Я не мог представить себе, что Евгения уже нет в живых, ведь я хорошо знал его! Мы с ним много поработали в школе в одной эскадрилье, даже сидели в летной столовой за одним столом. И вот его нет...
Да, к бою надо готовиться как следует, и во фронтовое небо взлетать нужно во всеоружии! Война не признает слабых, не прощает тем, кто допускает промахи. Значит, надо учиться у летчиков, которым довелось уже не раз и не два встретиться в бою с фашистскими асами, нужно знать тактические приемы врага, знать слабые и сильные стороны немецких самолетов.
Здоровье мое вскоре пошло на поправку: шатаясь от слабости, я начал выходить на воздух, выбирал место поудобнее и наблюдал за небом. Меня одолевали противоречивые чувства: с одной стороны, я понимал, что я еще слаб и идти в бой мне сейчас нельзя, а с другой, как-то неловко, стыдно было лежать в одной палате с раненными в воздушных схватках. Мне хотелось немедленно покинуть лазарет. Я стал торопить врачей, досадуя на медицину, что не придумала еще лекарство, которое бы сразу излечивало от малярии.
- Ох, парень, парень! - сказал мне с грустью главный врач лазарета. Разве на одну малярию нужно быстровылечивающее лекарство? Нам бы препарат такой, чтобы смертельно раненные и безнадежные выживали - какие люди уходят...
Да, и он, врач, и я, летчик, оба понимали, что такого волшебного лекарства пока нет и что лучшее лекарство сегодня - это смерть врага. Чем больше будет уничтожено фашистских захватчиков - тем больше хороших людей останется жить на земле.
Наконец через двадцать дней меня выписали из лазарета, и я возвратился в полк. К тому времени мои товарищи Дубровский и Сокольский уже летали на боевые задания. И хотя не имели еще на своем счету сбитых фашистских самолетов, но уверяли, что сбивать их можно!
Меня представили всем летчикам полка. Я смотрел на них и думал, что мне крепко повезло: я попал в семью опытных воздушных бойцов, таких, как Чупиков, Баранов, Шлепов, Додонов, Пилипенко...
Я уже физически окреп, и меня стали "провозить" на УТИ-4 по кругу и в зону. Затем, когда я восстановил технику пилотирования, командир эскадрильи капитан Пилипенко слетал со мной в зону и дал "добро" на самостоятельную работу.
Приказом по части за мной закрепили боевой самолет. Это был уже старенький истребитель И-16, вооружение его состояло из двух крыльевых пулеметов "ШКАС" нормального калибра и двух "РС". Но я и такому самолету был рад. Чтобы успешнее воевать, на разборах воздушных боев я внимательно прислушивался к выступлениям командиров, к рассказам опытных летчиков, делившихся впечатлениями после удачно проведенных схваток с врагом. Даже самые разрозненные, отрывочные данные, касающиеся тактики немецких истребителей, я старался как-то осмыслить, понять.
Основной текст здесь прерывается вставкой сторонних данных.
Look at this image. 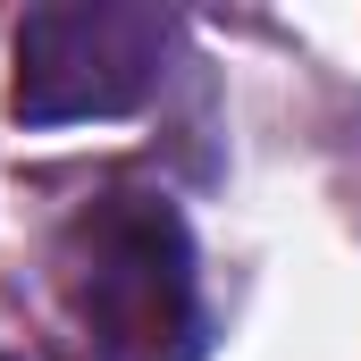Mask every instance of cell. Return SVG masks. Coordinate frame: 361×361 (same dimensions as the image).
<instances>
[{"label": "cell", "mask_w": 361, "mask_h": 361, "mask_svg": "<svg viewBox=\"0 0 361 361\" xmlns=\"http://www.w3.org/2000/svg\"><path fill=\"white\" fill-rule=\"evenodd\" d=\"M59 286L92 361H202V269L169 193H101L59 235Z\"/></svg>", "instance_id": "6da1fadb"}, {"label": "cell", "mask_w": 361, "mask_h": 361, "mask_svg": "<svg viewBox=\"0 0 361 361\" xmlns=\"http://www.w3.org/2000/svg\"><path fill=\"white\" fill-rule=\"evenodd\" d=\"M177 51V17L143 0H51L17 25V85L8 109L25 126H85L135 118Z\"/></svg>", "instance_id": "7a4b0ae2"}]
</instances>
В скором времени погибли мои друзья Дубровский и Сокольский. Дубровский был сбит в воздушном бою, а Сокольский погиб при штурмовке вражеской механизированной колонны.
И вот я узнаю, что завтра лечу на задание. Значит, завтра я получу боевое крещение. Скрывать не Стану: поволноваться мне пришлось изрядно. Я пытался мысленно, по рассказам своих боевых товарищей, нарисовать картину завтрашнего боевого вылета, а в голову лезла другая мысль: "А может быть, полет практически будет проходить совсем не так, как я предполагаю?"
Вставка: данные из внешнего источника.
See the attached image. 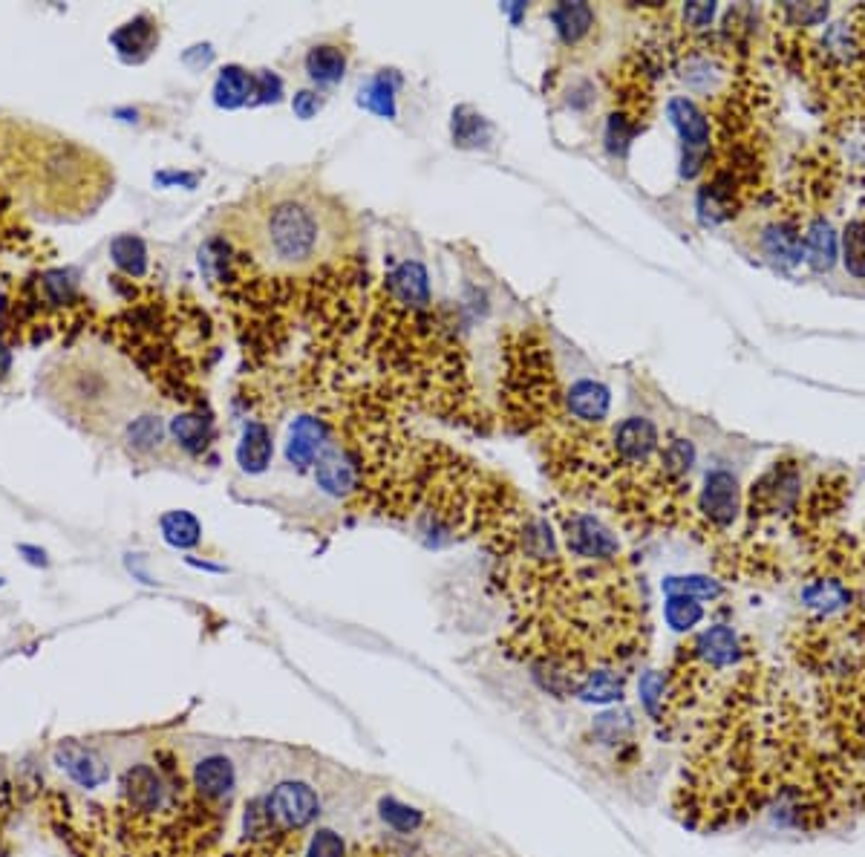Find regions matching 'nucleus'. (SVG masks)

Одно дело - слушать рассказы о боях и боевых вылетах, другое - самому слетать и провести бой. Меня волновали многие вопросы воздушного боя и боевого вылета. Например, как быть, если я лечу самым крайним в строю или, как в авиации говорят, замыкающим, а в это время мне в хвост для атаки заходят "мессеры"? Что же я должен делать? Какой надо выполнить маневр?
Мне отвечали:
- Ты должен развернуться "мессеру" в лоб и атаковать его. Затем, после атаки, пристроиться к свой группе.
Это говорили опытные летчики, побывавшие не раз в боях и имевшие на своем счету сбитые самолеты. Не верить я им не мог. Но и понять их мне тоже было трудно. "Как же так, - размышлял я, - мне в хвост для атаки заходит пара "мессеров", я разворачиваюсь им навстречу и, открыв огонь, тоже перехожу в атаку. Но моя ведь группа продолжает идти дальше на цель. Значит, атакуя "мессеров", я отрываюсь от нее и улетаю в противоположную сторону. Но после такого маневра мне долго придется догонять свою группу, чтобы пристроиться к ней. Да и "мессеры" этого не допустят..."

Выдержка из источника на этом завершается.